__DIRECTIONS__.
Look below for the line with "Apartamento Domus Aurea Bozen Exterior foto", then repeat it and all lines after it, exactly, minus any pictures.

__PROVIDED DATA__.
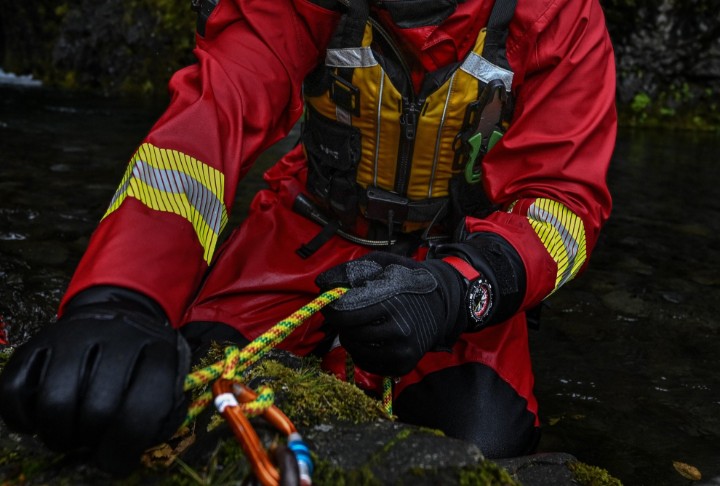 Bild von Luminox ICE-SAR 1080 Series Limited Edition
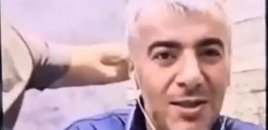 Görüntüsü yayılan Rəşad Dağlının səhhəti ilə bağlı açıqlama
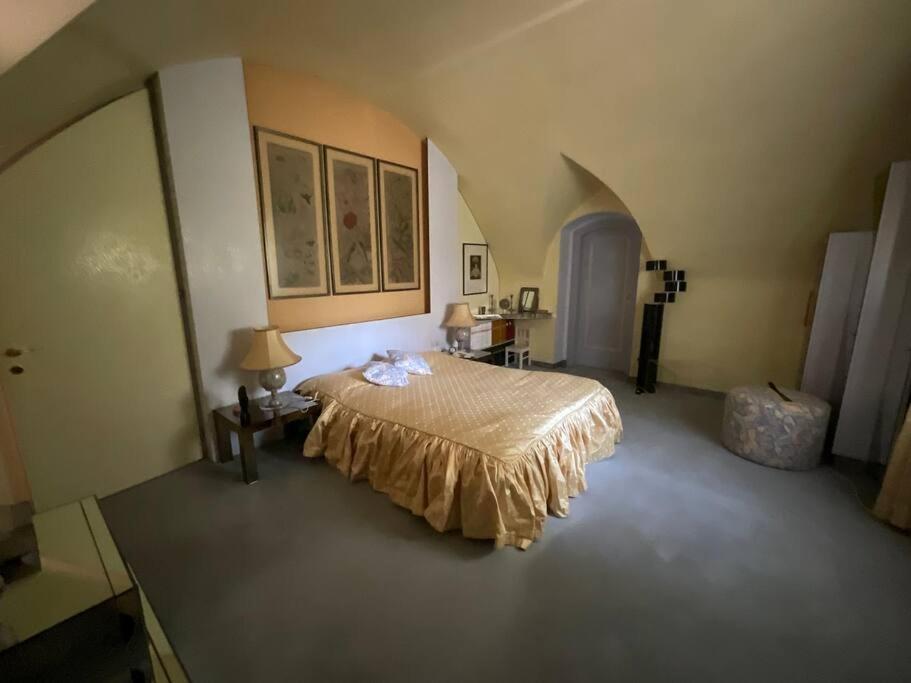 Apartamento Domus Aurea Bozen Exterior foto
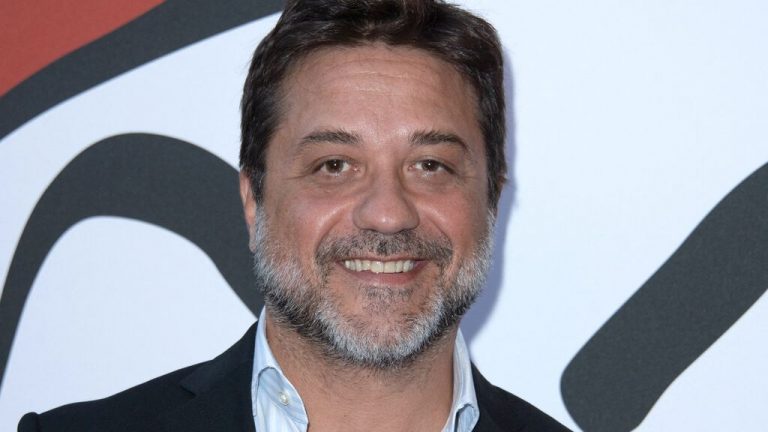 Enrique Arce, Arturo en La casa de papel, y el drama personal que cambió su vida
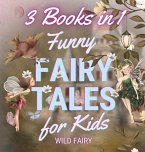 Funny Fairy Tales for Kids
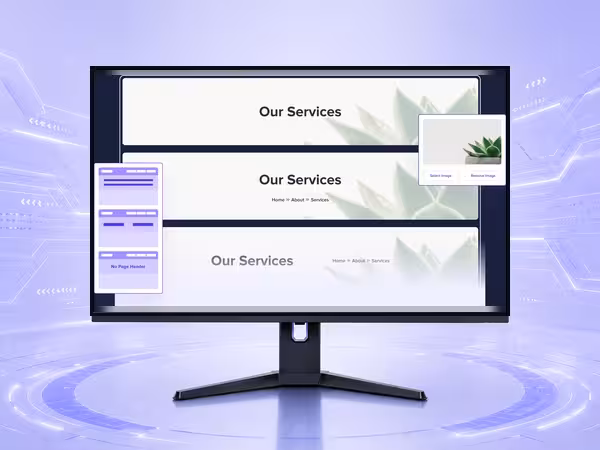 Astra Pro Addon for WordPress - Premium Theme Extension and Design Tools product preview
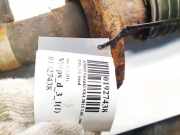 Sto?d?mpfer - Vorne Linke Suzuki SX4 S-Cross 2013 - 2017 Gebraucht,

__RESPONSE FOR THIS EXERCISE__.
 Apartamento Domus Aurea Bozen Exterior foto
 Enrique Arce, Arturo en La casa de papel, y el drama personal que cambió su vida
 Funny Fairy Tales for Kids
 Astra Pro Addon for WordPress - Premium Theme Extension and Design Tools product preview
 Sto?d?mpfer - Vorne Linke Suzuki SX4 S-Cross 2013 - 2017 Gebraucht,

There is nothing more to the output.